→ MATERIAL FOR THE TASK
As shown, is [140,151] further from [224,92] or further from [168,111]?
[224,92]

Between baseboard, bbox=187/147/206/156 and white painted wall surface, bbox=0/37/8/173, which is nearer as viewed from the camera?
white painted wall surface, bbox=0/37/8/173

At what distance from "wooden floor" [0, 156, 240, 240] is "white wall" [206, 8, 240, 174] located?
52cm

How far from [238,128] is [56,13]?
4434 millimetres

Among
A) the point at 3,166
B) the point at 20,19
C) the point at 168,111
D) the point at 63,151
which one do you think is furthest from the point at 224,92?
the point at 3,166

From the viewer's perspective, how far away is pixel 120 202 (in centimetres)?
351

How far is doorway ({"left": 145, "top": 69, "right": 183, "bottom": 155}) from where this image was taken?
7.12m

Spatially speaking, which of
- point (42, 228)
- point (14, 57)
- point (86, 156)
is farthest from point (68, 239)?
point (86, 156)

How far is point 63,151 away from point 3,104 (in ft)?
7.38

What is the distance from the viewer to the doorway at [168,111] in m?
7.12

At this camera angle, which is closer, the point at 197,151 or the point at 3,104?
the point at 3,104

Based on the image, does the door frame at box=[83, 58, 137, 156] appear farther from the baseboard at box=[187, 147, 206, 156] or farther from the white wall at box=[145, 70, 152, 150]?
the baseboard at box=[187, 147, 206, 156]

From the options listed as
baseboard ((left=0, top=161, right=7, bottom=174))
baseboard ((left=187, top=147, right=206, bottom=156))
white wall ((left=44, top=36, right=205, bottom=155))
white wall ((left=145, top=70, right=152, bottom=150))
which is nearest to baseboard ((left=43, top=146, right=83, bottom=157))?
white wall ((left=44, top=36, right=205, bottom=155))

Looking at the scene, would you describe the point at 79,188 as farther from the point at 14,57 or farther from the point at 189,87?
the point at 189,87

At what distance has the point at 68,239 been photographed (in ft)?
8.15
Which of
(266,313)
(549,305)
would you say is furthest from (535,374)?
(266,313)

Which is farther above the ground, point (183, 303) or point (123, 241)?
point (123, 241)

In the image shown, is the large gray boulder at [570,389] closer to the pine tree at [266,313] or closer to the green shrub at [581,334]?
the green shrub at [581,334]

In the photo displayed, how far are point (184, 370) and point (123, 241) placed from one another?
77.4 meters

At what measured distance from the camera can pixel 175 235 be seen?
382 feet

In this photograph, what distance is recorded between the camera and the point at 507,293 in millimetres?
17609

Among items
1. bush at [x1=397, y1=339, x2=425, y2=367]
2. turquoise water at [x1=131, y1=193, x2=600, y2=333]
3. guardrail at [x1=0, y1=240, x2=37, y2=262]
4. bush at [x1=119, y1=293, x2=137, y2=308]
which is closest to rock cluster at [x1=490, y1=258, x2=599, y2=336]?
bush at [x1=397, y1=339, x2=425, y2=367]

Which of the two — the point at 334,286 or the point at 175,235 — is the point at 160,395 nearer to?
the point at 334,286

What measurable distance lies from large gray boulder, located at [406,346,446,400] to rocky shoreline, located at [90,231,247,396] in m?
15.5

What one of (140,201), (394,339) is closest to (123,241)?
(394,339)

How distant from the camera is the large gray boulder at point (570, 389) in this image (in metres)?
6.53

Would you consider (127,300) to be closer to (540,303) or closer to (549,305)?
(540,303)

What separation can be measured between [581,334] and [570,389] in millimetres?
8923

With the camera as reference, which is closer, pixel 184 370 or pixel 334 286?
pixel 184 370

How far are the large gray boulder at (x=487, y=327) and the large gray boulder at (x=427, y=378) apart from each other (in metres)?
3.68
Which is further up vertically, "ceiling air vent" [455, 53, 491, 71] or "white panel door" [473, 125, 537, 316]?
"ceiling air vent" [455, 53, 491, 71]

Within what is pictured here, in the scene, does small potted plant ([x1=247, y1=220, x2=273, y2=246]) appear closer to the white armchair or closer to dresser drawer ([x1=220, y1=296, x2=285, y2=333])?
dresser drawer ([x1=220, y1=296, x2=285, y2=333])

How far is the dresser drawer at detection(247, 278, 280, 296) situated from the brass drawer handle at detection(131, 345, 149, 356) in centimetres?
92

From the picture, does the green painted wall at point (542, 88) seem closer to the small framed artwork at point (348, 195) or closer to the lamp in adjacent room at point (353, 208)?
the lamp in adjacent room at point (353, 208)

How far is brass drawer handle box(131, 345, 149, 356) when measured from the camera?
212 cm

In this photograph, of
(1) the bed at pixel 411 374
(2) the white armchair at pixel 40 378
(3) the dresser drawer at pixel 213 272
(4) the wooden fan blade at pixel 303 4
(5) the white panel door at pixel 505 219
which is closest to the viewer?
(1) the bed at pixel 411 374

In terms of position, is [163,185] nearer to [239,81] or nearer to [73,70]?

→ PROBLEM TO WORK ON
From the line containing "What one of" down to the final line of the data, write out every line exactly; both the first and last of these belong in your answer, and nothing else does.

→ WORKED ANSWER
What one of (140,201), (394,339) is closest to (123,241)?
(394,339)

How distant from the camera is the large gray boulder at point (570, 389) in this image (in metres)?
6.53

Would you consider (127,300) to be closer to (540,303) or closer to (549,305)?
(540,303)

What separation can be measured between [581,334] and [570,389] in millimetres?
8923

With the camera as reference, which is closer, pixel 184 370 or pixel 334 286?
pixel 184 370

How far are the large gray boulder at (x=487, y=327) and the large gray boulder at (x=427, y=378) apart from each other (in metres)?
3.68
Which is further up vertically, "ceiling air vent" [455, 53, 491, 71] or "white panel door" [473, 125, 537, 316]?
"ceiling air vent" [455, 53, 491, 71]

Within what is pictured here, in the scene, does small potted plant ([x1=247, y1=220, x2=273, y2=246]) appear closer to the white armchair or closer to dresser drawer ([x1=220, y1=296, x2=285, y2=333])?
dresser drawer ([x1=220, y1=296, x2=285, y2=333])

How far is the dresser drawer at detection(247, 278, 280, 296) situated from the brass drawer handle at detection(131, 345, 149, 356) in centimetres?
92

From the picture, does the green painted wall at point (542, 88) seem closer to the small framed artwork at point (348, 195) or closer to the lamp in adjacent room at point (353, 208)?
the lamp in adjacent room at point (353, 208)

How far is brass drawer handle box(131, 345, 149, 356) when measured from the camera?
212 cm

In this photograph, of
(1) the bed at pixel 411 374
(2) the white armchair at pixel 40 378
(3) the dresser drawer at pixel 213 272
(4) the wooden fan blade at pixel 303 4
(5) the white panel door at pixel 505 219
which is closest to the viewer?
(1) the bed at pixel 411 374

In terms of position, is [163,185] nearer to [239,81] or nearer to [73,70]?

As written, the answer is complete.